Developers: | Harvard University |
Last Release Date: | October, 2018 |
Branches: | Law |
2018: Project Implementation
At the end of October, 2018 the Library of School of the right of Harvard University (Harvard Law School Library) completed the project on digitization lasting five years more than 40 million documents in which real legal cases are described. They were uploaded publicly for the purpose of training of computers of law.
As notes the MIT Technology Review edition, one of the biggest problems on the way of development of artificial intelligence for legal applications is the lack of access to sufficient amount of data. For training of such algorithms in their developers often it was necessary to create own bases, filling them with poor data from public websites, or to agree with the companies for gaining access to their legal files.

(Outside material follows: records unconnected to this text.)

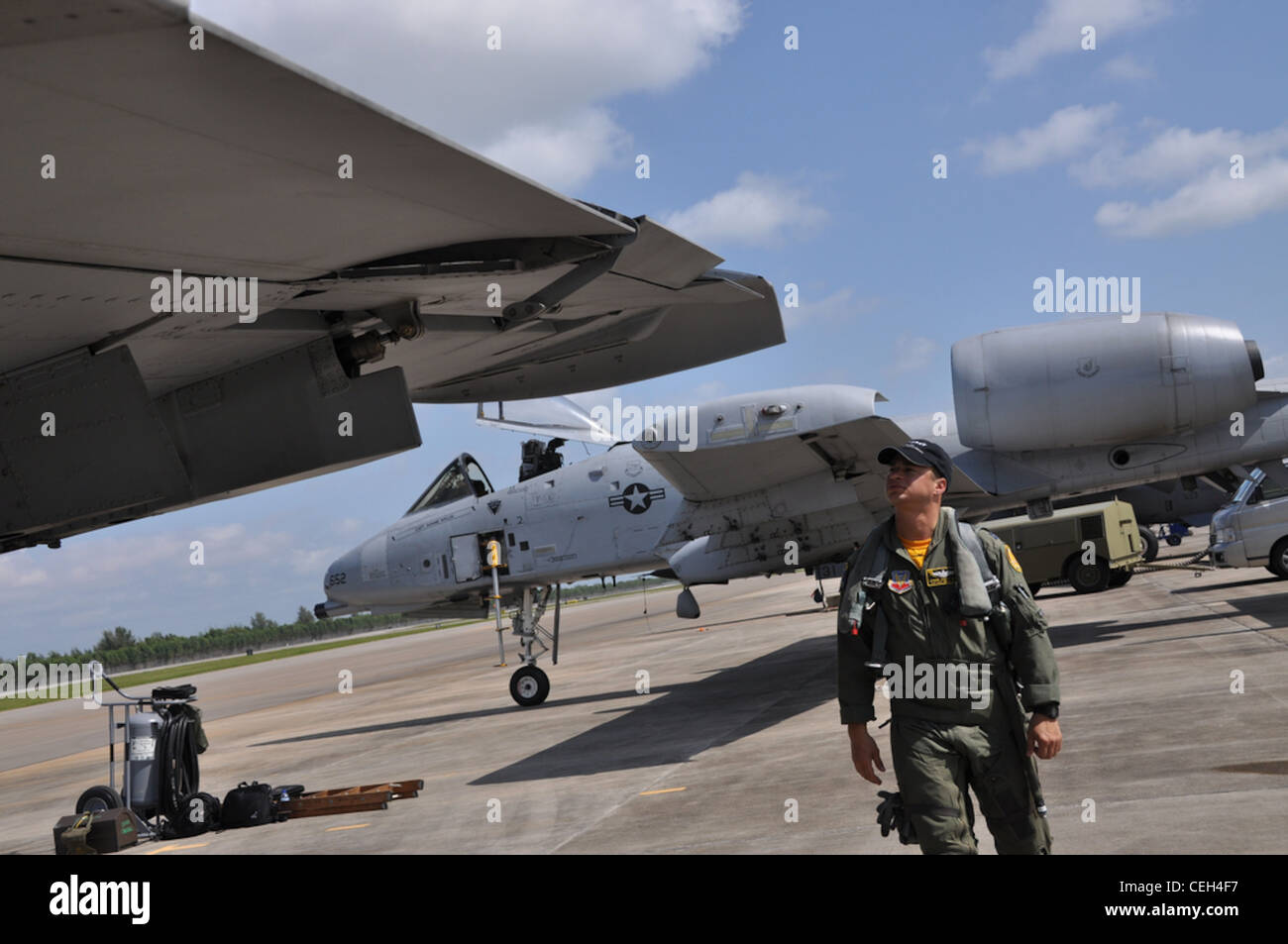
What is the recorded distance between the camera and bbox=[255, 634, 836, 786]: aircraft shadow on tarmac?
394 inches

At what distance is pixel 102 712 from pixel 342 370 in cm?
3093

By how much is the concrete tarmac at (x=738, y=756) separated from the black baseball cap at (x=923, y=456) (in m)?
2.13

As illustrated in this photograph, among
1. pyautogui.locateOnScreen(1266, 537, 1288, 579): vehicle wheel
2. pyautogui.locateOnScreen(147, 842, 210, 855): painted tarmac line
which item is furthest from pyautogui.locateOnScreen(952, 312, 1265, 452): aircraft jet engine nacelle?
pyautogui.locateOnScreen(147, 842, 210, 855): painted tarmac line

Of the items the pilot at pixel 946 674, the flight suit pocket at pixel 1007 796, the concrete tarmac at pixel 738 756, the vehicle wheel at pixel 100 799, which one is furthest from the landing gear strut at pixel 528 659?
the flight suit pocket at pixel 1007 796

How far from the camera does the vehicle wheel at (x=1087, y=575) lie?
2123 centimetres

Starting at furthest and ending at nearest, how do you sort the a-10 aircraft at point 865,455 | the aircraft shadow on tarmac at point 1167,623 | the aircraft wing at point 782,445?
the aircraft shadow on tarmac at point 1167,623 < the a-10 aircraft at point 865,455 < the aircraft wing at point 782,445

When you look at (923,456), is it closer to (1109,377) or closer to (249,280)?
(249,280)

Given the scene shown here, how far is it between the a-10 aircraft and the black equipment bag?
466 centimetres

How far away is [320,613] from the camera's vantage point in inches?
651

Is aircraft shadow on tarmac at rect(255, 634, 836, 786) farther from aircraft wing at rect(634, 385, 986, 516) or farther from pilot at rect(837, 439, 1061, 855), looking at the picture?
pilot at rect(837, 439, 1061, 855)

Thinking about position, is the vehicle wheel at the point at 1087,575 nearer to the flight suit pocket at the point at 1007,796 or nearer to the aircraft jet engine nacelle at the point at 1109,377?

Thanks to the project of Harvard which received the name Caselaw Access Project millions of real legal cases became available on the Internet to all of persons interested. Thus, the big source is provided for legal information which can be used for a training of robots lawyers.
Besides, programs will be able easily to look for the necessary text and to provide to "living" lawyers necessary information for work on this or that case.
The managing director of Library Innovation Lab laboratory at Library of School of the right of Harvard University Adam Ziegler considers that thanks to Caselaw Access Project there will be a set of experiments, and progress in legal training of artificial intelligence will accelerate.[1]
It is really very difficult to construct the smart interface if you cannot reach basic data — he noted. |
The materials which are laid out by Harvard include the judicial conclusions and shorthand: they contain complete available materials on each legal case. The first documents are dated 1658, and the last — the 2018th.